Let's Encrypt certificates

Let's Encrypt certificates expire after 90 days by design. certbot should renew automatically. Verify the renewal is running:

systemctl status certbot.timer    # systemd
crontab -l | grep certbot         # cron

Test a dry run:

certbot renew --dry-run

If the dry run fails, fix it now — don't wait for the 30-day warning.

Certificate chain errors

A valid certificate can still cause chain errors if the intermediate CA is missing from the server configuration.

Layer What it is
Root CA Trusted by browsers (DigiCert, Let's Encrypt, etc.)
Intermediate CA Issued by root; signs your certificate
Your certificate Issued by intermediate; covers your domain

If the intermediate cert is missing, browsers show chain errors even though your cert itself hasn't expired. Check the full chain:

openssl s_client -connect example.com:443 -showcerts 2>/dev/null | grep "subject\|issuer"

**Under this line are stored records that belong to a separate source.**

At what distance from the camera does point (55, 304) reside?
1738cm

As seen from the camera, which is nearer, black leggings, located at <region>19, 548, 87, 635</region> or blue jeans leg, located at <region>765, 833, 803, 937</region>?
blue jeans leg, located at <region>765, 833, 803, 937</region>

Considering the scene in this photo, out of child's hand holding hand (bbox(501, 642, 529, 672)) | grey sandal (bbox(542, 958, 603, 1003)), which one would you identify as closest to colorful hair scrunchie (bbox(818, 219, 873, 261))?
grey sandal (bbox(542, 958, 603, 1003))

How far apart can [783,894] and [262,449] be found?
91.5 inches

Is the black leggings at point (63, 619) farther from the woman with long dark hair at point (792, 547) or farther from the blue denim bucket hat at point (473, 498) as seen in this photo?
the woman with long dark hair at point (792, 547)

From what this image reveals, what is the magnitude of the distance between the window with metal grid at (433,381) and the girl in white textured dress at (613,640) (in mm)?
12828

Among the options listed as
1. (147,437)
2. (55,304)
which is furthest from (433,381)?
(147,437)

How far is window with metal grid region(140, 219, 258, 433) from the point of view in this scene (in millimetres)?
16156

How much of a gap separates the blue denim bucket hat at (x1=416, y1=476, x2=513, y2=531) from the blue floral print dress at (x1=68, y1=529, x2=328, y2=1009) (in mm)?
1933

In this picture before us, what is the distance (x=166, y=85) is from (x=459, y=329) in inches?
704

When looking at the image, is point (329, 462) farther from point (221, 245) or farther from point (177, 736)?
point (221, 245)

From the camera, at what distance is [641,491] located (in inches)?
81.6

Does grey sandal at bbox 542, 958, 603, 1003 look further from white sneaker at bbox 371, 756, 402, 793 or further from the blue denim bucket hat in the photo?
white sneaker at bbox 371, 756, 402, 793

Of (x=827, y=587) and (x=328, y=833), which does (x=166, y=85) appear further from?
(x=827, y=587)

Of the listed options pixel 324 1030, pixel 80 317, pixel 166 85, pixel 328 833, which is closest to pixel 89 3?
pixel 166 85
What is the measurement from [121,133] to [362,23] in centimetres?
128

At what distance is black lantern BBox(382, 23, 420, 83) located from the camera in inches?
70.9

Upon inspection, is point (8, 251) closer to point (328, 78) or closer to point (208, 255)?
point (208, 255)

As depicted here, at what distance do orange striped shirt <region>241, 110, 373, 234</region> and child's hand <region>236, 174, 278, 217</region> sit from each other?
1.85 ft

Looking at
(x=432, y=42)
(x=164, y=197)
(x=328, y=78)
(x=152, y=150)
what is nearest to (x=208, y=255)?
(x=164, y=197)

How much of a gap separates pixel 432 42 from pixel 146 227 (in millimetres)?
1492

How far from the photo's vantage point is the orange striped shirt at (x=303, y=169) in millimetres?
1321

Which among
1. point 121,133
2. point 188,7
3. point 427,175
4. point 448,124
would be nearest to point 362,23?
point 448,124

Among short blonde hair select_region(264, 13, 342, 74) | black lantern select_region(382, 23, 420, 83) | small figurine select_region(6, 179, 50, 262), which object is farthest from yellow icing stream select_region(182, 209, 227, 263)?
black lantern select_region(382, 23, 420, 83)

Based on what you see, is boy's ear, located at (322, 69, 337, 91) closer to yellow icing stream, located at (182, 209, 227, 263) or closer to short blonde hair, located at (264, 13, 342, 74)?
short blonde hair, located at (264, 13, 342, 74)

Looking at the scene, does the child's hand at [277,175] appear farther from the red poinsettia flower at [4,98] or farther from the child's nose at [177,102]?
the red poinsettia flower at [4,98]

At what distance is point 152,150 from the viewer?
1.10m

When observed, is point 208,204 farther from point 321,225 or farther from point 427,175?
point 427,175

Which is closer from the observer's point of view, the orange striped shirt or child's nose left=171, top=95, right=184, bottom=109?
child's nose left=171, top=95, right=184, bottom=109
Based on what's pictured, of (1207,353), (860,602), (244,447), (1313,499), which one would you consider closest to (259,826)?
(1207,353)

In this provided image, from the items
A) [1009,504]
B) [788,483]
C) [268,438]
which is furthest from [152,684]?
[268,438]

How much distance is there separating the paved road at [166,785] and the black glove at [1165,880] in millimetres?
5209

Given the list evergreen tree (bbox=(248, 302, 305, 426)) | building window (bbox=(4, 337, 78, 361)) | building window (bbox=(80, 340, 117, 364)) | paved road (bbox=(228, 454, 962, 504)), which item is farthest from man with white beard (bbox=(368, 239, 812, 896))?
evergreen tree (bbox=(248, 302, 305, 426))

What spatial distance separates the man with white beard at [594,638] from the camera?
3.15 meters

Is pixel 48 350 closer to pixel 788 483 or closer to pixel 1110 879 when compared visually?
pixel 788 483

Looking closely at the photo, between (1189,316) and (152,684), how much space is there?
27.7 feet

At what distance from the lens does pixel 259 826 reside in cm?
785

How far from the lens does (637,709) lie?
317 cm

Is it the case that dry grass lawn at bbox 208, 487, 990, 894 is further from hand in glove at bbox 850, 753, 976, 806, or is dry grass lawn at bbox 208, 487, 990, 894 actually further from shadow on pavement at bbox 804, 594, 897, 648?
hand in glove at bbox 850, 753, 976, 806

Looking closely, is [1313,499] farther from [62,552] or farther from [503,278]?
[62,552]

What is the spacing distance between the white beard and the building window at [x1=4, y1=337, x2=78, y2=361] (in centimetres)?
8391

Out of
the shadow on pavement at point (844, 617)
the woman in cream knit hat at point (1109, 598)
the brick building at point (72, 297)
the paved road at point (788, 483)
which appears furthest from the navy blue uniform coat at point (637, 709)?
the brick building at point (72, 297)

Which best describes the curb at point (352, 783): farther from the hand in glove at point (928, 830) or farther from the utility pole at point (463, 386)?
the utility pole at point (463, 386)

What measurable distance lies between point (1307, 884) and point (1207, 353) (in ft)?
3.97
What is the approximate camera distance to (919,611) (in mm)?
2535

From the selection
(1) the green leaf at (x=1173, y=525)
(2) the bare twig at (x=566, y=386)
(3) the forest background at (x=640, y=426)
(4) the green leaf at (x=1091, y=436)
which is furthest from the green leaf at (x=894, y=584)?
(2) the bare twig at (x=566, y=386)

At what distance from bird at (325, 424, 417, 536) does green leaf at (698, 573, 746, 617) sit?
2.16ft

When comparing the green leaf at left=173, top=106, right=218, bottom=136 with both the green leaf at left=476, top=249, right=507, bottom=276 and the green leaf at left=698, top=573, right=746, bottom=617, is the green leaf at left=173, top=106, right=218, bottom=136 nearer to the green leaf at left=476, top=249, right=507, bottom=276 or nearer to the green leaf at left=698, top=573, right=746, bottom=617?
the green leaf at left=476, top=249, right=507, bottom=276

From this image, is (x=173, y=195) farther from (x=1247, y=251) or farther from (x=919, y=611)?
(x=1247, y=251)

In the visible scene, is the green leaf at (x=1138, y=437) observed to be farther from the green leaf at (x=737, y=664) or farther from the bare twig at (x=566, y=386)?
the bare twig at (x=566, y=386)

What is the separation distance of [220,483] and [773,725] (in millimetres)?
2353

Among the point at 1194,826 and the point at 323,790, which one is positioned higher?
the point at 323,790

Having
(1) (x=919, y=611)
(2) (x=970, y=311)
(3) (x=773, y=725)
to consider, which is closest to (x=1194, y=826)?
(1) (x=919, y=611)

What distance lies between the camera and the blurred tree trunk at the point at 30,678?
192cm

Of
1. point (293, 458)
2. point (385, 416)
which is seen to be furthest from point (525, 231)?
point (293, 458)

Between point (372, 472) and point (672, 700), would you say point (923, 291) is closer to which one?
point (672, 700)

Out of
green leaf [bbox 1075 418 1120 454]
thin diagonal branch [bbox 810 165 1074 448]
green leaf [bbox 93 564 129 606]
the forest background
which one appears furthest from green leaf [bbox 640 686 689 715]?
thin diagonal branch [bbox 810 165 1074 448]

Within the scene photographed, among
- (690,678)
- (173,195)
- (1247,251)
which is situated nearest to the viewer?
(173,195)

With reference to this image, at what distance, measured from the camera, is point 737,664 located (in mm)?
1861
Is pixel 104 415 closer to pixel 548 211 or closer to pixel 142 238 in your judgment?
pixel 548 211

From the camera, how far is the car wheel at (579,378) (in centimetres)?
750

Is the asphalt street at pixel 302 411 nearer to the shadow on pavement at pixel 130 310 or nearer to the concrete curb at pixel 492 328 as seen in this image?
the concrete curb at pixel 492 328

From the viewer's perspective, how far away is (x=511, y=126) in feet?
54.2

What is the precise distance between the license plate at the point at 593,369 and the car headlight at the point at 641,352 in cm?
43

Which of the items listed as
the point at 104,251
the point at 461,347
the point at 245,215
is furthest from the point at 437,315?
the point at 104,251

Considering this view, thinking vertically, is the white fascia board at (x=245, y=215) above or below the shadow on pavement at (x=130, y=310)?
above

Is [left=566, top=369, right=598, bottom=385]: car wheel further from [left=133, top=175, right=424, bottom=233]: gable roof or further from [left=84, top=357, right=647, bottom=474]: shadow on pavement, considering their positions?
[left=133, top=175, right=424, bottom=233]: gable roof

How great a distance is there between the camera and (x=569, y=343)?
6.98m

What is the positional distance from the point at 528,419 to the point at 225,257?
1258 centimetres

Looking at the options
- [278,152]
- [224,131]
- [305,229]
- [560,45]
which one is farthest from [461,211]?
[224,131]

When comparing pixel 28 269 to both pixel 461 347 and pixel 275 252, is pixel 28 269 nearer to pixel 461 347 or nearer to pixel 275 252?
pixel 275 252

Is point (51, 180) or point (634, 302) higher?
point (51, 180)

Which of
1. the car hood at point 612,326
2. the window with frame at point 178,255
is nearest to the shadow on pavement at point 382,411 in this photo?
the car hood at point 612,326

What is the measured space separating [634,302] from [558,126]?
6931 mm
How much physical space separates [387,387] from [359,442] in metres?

Each certificate in the output should show a different subject/issuer pair, with the last one being the root CA.

Key takeaways

  • openssl s_client piped to x509 -noout -dates gives the expiry with one command.
  • curl -vI is faster when you just need the date.
  • Let's Encrypt certs expire in 90 days — verify certbot auto-renewal works with --dry-run.
  • Set up a weekly cron or UptimeRobot for automated 30-day alerts.
  • Chain errors mean the intermediate CA is missing from the server config, not that your cert expired.